A una prima lettura sembrerebbe di sì, ma andando più nel dettaglio dei numeri, alcuni suscitano in effetti qualche perplessità. In generale, comprendendo nel calcolo anche i rapporti tra intermediari veramente professionali e non solo quanti si sono limitati a dichiararlo, le posizioni di perdita e profitto di fatto si equivalgono (47 milioni di euro contro 54) con un margine di intermediazione dell’8%, molto elevato, ma in linea con quelli che sono i profitti da posizione. Il risultato cambia se si considerano le imprese non finanziarie: in questo caso le posizioni in perdita raggiungono una misura variabile dall’80 al 90%. Il risultato lascia perplessi anche se secondo la Consob è giustificato dal massiccio indebitamento a breve termine delle imprese italiane.

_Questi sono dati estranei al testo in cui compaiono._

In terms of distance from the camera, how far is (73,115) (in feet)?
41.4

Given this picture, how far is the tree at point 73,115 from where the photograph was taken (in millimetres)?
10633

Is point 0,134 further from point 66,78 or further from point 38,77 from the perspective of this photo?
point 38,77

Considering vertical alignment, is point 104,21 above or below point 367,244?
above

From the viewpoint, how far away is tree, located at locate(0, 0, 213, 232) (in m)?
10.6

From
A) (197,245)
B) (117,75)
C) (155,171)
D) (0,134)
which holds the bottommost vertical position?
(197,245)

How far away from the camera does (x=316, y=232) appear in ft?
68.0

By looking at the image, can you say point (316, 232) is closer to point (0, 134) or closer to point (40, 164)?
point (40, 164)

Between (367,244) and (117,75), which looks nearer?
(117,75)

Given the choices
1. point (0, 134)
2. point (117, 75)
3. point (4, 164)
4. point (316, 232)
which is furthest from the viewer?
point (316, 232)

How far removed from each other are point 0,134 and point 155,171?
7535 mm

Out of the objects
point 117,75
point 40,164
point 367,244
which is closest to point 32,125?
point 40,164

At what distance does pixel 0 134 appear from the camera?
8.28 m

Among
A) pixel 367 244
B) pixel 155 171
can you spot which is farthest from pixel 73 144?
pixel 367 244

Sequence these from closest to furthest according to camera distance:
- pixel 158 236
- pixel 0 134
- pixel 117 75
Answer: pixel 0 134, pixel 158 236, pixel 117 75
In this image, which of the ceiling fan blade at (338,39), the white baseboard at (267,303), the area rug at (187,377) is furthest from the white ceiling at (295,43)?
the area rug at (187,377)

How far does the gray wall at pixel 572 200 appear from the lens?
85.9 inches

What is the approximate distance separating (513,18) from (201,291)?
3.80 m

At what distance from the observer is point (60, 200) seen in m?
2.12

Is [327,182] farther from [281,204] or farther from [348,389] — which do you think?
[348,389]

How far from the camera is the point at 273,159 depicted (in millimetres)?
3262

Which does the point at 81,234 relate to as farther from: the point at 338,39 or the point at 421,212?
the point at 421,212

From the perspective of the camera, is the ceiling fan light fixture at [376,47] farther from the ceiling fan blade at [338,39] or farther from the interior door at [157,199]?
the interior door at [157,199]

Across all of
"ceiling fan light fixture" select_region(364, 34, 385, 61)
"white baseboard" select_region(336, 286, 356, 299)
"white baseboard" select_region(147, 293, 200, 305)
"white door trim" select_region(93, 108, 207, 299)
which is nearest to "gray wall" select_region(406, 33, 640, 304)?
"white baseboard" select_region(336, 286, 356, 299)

Lo strumento derivato è una scommessa sull’andamento del cosiddetto sottostante (tassi d’interesse, valute e indici), da cui derivano i propri risultati. Laddove uno dei due scommettitori vinca in misura superiore all’80% dei casi, viene da pensare che costui abbia giocato conoscendo qualche elemento in più dello sconfitto. Nel mercato finanziario questo potrebbe essere un classico esempio di asimmetria informativa, dove il soggetto che sa le cose ha giocato slealmente a danno di chi non le conosceva.